[課題の中身]
(1) 電動ベッドの記事の「しかし人間,寝てばかりいては」から「ことを目的に,実装手法を書いていきます.」までを、両端も含めて一字も変えずに書き写してください。
(2) 電動ベッドの記事が途切れたところから、続きを引き取って書いてください。

[確認する文章]
この記事は逆TUT Advent Calendar 2024の1日目の記事です.大遅刻しました.お詫びします.
げっぱと言います.C3棟からF1棟に異動になり,なかなか落ち着かない日々を送っているD3です.去年はパプアニューギニアに行ってきた話 ,一昨年は転生したら愛大生だった件,その前は大学院修士2年生が母校の非常勤講師をすることになった話とか書いてますね.アドベントカレンダーにはどうやら2019年から参加しているみたいなので,6年目になります.ちなみに弊学在籍は7年目.8年目はありません.
電動ベッドのリモコンを改造してWi-Fi接続し、Alexaから音声制御できるようにした事例を紹介します。ESPHomeとHomeAssistantを活用して、低コストで実用的なIoTデバイスを実装しました。
僕はFlexispot S2という電動ベッドを愛用しています.思いつきで買ったんですがなかなか快適で,コアラマットレスを敷いて日々惰眠を貪っています.
しかし人間,寝てばかりいてはいけません.いくら12時間睡眠がデフォであろうとも,起きなきゃいけない時は起きなきゃいけません.僕は割と睡眠に問題があるようなので,起床直後が死ぬほど辛い.「いい感じに朝になったら起きる手伝いをしてくれるものはないかなぁ」と,例えばAmazon Alexaくんにニュースを朗読してもらったり,Switchbotカーテンくんにカーテンを開けてもらったりしています.
実は電動ベッドを購入したのも,「朝になったらいい感じに起こしてくれそうなシステムが組めるだろうな」という中学生レベルの思いつきだったのですが,いくつもの困難がありました.今回は,電動ベッドをAlexaから制御することを目的に,実装手法を書いていきます.
まず真っ先に思い浮かぶのは,Switchbotの利用です.Switchbot ハブは,赤外線リモコンの信号を学習し,ほとんどのデバイスを一括操作できるようにしてくれる優れものです.しかし,僕の電動ベッドは2.4GHz無線通信によるリモートコントロールでした.このため,Switchbot ハブは目的には適しません.

[保存済みの項目]

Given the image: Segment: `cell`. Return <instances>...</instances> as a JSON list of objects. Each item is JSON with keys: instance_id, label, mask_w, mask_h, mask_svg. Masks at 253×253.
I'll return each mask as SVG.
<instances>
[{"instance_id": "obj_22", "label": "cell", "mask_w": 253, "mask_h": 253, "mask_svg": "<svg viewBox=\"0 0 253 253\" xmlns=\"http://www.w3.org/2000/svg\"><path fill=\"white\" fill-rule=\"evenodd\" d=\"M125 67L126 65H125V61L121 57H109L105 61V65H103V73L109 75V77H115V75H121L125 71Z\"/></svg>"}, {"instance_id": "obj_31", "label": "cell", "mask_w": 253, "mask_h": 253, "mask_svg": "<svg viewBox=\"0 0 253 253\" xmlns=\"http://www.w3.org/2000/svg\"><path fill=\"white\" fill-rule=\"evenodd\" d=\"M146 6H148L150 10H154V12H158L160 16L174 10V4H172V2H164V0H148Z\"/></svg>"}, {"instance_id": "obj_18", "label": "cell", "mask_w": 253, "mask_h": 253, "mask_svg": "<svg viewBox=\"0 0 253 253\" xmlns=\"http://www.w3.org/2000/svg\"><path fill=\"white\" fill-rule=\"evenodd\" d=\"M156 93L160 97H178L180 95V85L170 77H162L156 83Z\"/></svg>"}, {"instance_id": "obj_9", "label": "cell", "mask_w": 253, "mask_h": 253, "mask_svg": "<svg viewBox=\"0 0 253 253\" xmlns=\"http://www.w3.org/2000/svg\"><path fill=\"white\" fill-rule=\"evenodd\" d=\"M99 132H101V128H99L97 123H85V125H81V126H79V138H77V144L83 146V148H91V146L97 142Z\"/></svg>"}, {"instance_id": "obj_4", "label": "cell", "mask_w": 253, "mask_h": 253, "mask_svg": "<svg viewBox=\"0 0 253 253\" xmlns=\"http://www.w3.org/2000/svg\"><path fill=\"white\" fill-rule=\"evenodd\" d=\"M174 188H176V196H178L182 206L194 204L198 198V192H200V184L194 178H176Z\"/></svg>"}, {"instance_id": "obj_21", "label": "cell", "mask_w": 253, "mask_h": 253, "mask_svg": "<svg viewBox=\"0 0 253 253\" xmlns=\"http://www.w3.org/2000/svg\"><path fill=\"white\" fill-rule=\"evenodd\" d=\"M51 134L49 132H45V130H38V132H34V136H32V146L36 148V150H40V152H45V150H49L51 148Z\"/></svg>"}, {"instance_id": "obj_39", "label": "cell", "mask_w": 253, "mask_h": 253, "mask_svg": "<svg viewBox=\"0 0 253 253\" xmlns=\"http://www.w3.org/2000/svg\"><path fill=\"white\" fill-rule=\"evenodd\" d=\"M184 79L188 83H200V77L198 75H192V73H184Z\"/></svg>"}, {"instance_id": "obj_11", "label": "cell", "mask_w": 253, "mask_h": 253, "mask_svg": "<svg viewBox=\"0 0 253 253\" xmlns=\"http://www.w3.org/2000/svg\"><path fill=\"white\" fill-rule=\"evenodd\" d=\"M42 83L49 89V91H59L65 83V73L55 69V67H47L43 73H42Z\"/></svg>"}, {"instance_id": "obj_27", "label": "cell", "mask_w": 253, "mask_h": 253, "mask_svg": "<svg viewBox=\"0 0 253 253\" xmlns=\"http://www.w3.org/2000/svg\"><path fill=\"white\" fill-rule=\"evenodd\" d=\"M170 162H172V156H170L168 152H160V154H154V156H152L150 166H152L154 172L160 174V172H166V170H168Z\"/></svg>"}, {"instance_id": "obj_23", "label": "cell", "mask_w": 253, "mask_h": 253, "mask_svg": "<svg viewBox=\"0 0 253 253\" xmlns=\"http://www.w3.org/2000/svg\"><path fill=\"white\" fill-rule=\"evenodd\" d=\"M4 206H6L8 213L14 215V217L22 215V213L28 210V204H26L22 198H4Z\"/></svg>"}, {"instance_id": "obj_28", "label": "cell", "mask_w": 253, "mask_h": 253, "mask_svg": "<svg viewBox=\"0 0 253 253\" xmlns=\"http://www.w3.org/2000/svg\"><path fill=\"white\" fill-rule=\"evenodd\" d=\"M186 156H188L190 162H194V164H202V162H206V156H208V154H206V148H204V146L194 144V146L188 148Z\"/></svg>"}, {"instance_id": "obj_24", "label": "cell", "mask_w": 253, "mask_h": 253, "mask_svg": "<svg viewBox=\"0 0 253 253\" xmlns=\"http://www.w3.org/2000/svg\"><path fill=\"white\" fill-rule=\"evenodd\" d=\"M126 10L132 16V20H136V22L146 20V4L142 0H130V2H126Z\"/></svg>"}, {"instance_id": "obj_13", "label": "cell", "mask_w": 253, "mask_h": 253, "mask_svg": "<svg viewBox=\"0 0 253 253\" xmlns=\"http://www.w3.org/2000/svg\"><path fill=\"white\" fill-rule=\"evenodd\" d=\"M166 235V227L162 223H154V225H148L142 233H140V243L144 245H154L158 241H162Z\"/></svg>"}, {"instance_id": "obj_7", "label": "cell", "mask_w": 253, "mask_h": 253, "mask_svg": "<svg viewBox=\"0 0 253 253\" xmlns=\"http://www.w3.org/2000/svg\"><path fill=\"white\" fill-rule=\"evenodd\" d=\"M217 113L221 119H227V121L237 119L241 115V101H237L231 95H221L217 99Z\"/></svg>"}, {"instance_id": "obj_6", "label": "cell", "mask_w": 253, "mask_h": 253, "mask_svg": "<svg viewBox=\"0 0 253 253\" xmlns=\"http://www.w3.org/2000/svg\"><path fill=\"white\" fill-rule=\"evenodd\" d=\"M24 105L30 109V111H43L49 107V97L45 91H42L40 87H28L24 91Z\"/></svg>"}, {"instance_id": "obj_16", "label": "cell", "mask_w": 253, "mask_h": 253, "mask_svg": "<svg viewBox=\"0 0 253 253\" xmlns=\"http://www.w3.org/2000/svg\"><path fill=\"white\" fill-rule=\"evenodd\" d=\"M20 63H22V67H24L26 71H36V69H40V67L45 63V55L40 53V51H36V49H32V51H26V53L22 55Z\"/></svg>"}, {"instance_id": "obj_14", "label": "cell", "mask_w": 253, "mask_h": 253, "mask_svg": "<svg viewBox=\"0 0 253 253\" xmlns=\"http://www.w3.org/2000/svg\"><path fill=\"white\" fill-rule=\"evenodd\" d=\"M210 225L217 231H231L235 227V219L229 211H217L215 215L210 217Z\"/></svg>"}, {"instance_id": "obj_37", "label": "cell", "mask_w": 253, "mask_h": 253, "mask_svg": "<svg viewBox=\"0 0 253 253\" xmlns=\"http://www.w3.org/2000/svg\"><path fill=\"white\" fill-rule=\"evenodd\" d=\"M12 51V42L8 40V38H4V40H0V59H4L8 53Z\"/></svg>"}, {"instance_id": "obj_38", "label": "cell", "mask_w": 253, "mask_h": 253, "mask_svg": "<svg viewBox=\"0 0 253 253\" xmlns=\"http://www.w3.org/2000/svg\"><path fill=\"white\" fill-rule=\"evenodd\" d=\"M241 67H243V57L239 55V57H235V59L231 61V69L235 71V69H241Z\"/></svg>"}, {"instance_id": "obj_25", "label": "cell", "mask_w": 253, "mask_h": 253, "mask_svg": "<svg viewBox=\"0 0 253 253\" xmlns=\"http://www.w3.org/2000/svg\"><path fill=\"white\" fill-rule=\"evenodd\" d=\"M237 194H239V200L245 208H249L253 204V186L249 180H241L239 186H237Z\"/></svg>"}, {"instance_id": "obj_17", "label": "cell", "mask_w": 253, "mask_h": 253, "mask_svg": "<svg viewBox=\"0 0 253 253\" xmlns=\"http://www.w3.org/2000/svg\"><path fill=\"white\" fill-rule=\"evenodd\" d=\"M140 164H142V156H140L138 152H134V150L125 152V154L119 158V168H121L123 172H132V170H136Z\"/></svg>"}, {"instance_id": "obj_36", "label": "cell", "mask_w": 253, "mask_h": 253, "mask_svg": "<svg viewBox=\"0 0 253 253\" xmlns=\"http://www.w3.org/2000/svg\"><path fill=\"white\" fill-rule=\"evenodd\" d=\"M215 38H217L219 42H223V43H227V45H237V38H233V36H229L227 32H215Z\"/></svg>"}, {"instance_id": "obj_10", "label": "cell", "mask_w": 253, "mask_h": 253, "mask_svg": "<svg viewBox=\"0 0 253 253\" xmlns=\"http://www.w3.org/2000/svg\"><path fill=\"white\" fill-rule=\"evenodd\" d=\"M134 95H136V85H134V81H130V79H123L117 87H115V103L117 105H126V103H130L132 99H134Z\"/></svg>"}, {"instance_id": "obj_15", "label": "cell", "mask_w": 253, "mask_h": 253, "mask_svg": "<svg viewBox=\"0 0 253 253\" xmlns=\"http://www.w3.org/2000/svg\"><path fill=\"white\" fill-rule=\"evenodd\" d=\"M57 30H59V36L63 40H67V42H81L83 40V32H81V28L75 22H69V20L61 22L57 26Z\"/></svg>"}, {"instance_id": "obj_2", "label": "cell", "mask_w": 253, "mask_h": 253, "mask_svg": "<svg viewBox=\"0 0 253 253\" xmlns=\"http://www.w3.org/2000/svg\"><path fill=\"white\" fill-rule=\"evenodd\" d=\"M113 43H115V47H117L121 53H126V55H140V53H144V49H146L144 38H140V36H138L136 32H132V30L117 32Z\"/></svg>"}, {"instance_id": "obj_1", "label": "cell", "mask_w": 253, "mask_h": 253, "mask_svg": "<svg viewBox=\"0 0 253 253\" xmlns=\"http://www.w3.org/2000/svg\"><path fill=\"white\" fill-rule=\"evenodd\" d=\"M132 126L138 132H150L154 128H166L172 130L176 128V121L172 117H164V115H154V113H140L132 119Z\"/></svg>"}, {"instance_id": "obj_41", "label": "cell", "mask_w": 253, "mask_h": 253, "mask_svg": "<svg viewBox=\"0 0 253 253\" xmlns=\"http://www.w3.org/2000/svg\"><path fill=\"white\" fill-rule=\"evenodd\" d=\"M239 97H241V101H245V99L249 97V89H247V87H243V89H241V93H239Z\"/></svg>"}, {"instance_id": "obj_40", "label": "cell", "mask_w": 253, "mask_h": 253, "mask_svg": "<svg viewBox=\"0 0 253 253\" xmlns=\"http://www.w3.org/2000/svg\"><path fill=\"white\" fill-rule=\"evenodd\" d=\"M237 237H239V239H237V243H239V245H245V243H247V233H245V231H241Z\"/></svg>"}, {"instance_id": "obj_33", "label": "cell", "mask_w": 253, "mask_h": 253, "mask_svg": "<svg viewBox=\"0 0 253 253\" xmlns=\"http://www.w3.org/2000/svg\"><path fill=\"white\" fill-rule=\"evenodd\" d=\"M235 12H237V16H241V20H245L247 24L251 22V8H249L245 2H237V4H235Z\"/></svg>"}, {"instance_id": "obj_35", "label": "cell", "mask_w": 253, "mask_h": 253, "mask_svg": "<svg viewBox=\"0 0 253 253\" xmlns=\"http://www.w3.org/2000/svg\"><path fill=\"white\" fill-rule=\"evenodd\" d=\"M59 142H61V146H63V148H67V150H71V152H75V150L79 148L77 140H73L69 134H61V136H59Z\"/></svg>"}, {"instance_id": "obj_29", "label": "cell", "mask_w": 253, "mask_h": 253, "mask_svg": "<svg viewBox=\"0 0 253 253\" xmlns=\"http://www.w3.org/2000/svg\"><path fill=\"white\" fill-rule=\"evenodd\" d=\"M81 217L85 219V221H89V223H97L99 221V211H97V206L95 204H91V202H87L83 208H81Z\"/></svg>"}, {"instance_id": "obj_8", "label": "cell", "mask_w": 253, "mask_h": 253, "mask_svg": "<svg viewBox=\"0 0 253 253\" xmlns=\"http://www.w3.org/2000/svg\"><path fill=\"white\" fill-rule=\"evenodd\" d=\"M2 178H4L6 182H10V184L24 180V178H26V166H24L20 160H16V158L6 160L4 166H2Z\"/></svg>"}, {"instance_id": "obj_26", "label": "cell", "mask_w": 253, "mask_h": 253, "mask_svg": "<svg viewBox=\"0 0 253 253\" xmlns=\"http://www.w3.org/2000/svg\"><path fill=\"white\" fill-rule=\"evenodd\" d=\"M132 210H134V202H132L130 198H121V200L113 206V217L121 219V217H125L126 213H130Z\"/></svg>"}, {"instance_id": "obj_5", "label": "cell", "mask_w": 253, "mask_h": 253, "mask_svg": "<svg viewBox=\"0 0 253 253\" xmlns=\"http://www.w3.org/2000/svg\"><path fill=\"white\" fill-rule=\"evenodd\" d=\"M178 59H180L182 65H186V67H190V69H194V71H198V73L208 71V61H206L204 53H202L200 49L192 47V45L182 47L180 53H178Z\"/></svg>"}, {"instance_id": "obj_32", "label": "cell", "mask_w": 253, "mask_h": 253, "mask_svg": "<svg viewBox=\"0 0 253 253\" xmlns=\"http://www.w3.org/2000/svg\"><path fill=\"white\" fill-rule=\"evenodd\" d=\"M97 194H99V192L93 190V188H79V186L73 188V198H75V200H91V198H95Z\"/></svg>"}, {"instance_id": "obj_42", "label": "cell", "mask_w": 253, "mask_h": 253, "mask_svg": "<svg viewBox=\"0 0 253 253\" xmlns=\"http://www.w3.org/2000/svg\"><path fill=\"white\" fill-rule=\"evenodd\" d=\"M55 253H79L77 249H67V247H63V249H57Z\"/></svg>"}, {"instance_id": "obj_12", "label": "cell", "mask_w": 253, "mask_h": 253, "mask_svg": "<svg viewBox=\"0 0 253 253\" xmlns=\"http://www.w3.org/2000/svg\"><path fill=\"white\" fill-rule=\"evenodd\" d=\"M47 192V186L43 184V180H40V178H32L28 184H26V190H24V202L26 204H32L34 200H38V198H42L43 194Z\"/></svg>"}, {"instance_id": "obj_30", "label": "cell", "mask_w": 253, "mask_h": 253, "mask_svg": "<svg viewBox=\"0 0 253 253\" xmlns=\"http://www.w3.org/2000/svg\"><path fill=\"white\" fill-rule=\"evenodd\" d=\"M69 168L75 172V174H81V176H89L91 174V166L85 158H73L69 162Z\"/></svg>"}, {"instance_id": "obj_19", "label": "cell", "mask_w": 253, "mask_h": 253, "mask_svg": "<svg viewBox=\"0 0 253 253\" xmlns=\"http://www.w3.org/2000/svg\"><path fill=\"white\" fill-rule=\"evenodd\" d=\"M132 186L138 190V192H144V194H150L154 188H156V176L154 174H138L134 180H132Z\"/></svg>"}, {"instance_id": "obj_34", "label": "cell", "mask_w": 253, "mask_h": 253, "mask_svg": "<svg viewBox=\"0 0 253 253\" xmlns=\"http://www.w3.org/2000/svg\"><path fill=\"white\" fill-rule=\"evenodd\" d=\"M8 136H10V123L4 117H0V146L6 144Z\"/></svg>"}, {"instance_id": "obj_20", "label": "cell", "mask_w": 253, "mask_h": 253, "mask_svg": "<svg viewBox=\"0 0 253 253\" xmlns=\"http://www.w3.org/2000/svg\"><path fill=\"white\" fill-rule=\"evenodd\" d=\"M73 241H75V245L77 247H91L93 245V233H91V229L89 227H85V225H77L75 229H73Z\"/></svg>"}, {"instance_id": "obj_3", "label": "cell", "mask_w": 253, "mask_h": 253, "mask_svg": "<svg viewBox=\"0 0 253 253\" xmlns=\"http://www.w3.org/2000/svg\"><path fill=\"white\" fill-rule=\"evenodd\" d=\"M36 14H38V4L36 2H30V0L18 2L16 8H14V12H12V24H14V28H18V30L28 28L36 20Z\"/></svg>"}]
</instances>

[課題ごとの答え]
(1)
しかし人間,寝てばかりいてはいけません.いくら12時間睡眠がデフォであろうとも,起きなきゃいけない時は起きなきゃいけません.僕は割と睡眠に問題があるようなので,起床直後が死ぬほど辛い.「いい感じに朝になったら起きる手伝いをしてくれるものはないかなぁ」と,例えばAmazon Alexaくんにニュースを朗読してもらったり,Switchbotカーテンくんにカーテンを開けてもらったりしています.
実は電動ベッドを購入したのも,「朝になったらいい感じに起こしてくれそうなシステムが組めるだろうな」という中学生レベルの思いつきだったのですが,いくつもの困難がありました.今回は,電動ベッドをAlexaから制御することを目的に,実装手法を書いていきます.

(2)
Switchbot ボットの利用も一つの方法です.ややこしい名前ですが,これはボタンを押してくれるやつです.SwitchbotアプリやAlexaから制御することで,指定の時間にボタンを押す操作ができます.この方法であれば,電動ベッドのリモコンにボットを貼り付けて,指定の時間にリモコン操作の実行が実現できます.しかし,おひとつ5000円となかなか良いお値段がします.
他の手法として,リモコン側ではなく本体側に対するアプローチも存在します.例えば,Flexispotの昇降デスクの一部はhttps://github.com/iMicknl/LoctekMotion_IoTというリポジトリで解析作業が行われており,PCなどからI2C通信で制御する方法が知られています.しかし,残念ながら電動ベッドに関する解析は存在しませんでした.また,実機の制御ユニットの型番で調べてみたのですが,情報が全く見つからず,自力で解析するのも時間がかかりすぎるので断念しました.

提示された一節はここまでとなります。